His special fields of research were: the theory of grammar and meaning and their interrelations (1969, 1975, 1996, 2009); the role of logic (especially scope phenomena in language (1969, 1975, 1985, 2010)); the theory of "Semantic Syntax" (1996); the analysis of the notion of meaning (1975, 2009); the theory of semantic presupposition and the trivalent logic required by it (1975, 1985, 2010); the analysis of the context-dependency of sentences in discourse (1985, 2009, 2010); the development of a natural logic on the basis of the natural meanings of logical operators in language (2010).

Besides his work in theoretical linguistics, Seuren is known as a historian of linguistics (1998). From c. 1980 to c. 1995 he took an active interest in Creole languages, in particular the English-based Suriname Creole Sranan, for which he devised a now legally sanctioned orthography, and the French-based Creole of the Indian Ocean island Mauritius. In this context, he co-founded, in 1980, together with Herman Wekker, the IBS (Institute for the Advancement of Surinamese Studies) and the still flourishing Dutch-language periodical Oso (Sranan for 'house').

His seminal publications include:
- Operators and Nucleus. A Contribution to the Theory of Grammar. (diss. Univ.
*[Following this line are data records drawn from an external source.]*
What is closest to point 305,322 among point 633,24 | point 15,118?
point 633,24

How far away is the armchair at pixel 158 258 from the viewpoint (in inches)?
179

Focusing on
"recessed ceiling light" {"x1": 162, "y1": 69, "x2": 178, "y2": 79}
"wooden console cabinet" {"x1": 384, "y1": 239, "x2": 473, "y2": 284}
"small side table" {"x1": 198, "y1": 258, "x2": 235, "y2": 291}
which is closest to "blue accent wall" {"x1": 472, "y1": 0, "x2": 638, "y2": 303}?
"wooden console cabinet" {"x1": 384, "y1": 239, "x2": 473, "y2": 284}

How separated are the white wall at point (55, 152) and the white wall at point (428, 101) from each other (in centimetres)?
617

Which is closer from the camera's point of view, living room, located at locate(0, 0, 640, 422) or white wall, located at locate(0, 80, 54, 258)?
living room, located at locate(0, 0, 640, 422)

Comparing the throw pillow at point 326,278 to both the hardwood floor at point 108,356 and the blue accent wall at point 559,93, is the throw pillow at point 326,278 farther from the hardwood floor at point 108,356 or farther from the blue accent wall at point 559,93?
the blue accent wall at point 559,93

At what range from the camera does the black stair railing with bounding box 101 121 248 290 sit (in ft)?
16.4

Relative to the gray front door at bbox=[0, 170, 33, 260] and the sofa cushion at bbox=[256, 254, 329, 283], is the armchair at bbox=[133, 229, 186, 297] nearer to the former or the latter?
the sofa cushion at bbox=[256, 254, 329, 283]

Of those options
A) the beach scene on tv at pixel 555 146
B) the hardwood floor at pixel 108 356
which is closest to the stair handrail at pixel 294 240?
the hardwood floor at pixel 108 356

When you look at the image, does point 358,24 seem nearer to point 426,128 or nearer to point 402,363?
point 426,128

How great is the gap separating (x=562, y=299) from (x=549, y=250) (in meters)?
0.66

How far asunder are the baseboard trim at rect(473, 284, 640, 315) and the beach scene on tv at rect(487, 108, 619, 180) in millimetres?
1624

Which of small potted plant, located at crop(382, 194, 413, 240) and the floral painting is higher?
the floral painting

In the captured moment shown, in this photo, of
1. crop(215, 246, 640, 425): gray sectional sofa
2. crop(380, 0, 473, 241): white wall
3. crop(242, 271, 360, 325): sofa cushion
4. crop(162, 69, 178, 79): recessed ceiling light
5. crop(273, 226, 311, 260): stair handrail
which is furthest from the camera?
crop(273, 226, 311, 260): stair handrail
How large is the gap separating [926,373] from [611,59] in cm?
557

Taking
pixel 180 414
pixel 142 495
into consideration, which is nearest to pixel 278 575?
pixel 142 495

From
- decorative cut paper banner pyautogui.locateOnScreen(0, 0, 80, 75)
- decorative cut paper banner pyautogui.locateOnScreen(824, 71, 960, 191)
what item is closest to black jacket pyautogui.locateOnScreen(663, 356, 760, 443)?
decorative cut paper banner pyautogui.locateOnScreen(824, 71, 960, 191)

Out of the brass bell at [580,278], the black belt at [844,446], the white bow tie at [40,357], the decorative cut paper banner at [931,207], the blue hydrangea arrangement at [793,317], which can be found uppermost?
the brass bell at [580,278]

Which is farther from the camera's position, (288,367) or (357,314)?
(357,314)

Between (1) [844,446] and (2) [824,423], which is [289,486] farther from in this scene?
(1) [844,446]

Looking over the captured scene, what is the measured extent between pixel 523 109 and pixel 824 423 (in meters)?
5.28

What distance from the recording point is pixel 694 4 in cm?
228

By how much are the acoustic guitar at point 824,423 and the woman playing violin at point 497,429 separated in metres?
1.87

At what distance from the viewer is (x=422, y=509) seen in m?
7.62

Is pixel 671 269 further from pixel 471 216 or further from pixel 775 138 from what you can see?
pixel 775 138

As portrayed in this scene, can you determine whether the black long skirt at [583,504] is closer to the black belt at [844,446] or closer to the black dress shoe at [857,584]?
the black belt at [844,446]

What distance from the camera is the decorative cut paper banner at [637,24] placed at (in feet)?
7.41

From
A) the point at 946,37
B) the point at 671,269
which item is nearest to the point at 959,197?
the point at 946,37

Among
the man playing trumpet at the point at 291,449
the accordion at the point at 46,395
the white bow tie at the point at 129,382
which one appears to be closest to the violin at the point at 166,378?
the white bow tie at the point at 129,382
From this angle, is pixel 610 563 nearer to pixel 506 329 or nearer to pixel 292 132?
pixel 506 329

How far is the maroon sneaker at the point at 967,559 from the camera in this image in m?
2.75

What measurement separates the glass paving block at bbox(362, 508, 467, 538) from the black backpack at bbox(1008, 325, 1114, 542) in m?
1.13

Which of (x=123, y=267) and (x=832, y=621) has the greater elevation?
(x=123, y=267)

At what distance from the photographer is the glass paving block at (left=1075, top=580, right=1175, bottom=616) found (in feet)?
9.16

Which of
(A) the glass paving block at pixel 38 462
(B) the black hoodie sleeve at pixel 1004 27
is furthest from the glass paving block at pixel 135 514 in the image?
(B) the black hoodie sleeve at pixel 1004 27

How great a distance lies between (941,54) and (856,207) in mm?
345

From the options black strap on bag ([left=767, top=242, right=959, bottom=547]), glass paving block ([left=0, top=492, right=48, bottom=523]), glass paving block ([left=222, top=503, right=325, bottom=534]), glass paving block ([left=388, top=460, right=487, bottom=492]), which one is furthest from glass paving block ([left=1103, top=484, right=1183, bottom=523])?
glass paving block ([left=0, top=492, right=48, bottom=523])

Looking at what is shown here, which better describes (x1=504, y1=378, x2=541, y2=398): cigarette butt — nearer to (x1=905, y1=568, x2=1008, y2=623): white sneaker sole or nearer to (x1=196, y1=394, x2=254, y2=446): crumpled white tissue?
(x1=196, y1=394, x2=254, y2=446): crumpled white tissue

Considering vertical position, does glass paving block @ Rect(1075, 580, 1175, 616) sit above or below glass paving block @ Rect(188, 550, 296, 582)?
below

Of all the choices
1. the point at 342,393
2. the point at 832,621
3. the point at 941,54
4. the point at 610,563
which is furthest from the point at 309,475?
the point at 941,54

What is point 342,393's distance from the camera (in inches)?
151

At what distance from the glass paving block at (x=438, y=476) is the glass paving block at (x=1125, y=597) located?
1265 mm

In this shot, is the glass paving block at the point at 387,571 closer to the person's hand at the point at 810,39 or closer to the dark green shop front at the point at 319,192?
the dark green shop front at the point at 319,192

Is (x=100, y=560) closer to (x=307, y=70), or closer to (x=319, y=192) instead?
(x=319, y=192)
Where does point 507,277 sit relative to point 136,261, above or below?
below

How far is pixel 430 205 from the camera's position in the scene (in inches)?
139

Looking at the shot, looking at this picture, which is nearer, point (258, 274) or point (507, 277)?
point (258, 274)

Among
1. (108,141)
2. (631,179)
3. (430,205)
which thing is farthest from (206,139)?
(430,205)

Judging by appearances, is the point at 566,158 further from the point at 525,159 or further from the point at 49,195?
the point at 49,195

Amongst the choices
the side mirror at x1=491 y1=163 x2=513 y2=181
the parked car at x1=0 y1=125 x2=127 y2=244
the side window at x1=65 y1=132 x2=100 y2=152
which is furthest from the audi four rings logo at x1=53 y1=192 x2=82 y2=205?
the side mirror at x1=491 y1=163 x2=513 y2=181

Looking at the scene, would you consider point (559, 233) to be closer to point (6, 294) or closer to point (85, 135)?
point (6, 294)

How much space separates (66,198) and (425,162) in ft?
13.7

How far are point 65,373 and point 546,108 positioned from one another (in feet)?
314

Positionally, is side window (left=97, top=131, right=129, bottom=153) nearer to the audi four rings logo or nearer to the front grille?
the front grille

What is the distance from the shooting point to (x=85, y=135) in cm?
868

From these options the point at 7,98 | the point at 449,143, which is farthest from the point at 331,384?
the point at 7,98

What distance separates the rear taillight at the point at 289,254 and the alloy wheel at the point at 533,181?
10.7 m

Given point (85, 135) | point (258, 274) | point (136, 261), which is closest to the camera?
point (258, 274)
Utrecht) Cambridge University Press, Cambridge, 1969.
- Discourse Semantics. Blackwell, Oxford, 1985.
- Semantic Syntax. Blackwell, Oxford, 1996.
- Western Linguistics. An Historical Introduction. Blackwell, Oxford, 1998.
- A View of Language. Oxford University Press, Oxford, 2001.
- Chomsky's Minimalism. Oxford University Press, New York/Oxford, 2004.
- Language in Cognition. (= Language from Within Vol. I) Oxford University Press, Oxford, 2009.
- The Logic of Language. (= Language from Within Vol. II) Oxford University Press, Oxford, 2010.
- From Whorf to Montague: Explorations in the Theory of Language. Oxford University Press, Oxford, 2013.
- Semantic Syntax. Revised 2nd Edition. Brill, Leiden, 2017.
- Saussure and Sechehaye: Myth and Genius. Brill, Leiden, 2018.
- A Refutation of Positivism in the Philosophy of Mind: Thinking, Reality, and Language. Routledge, New York, 2023.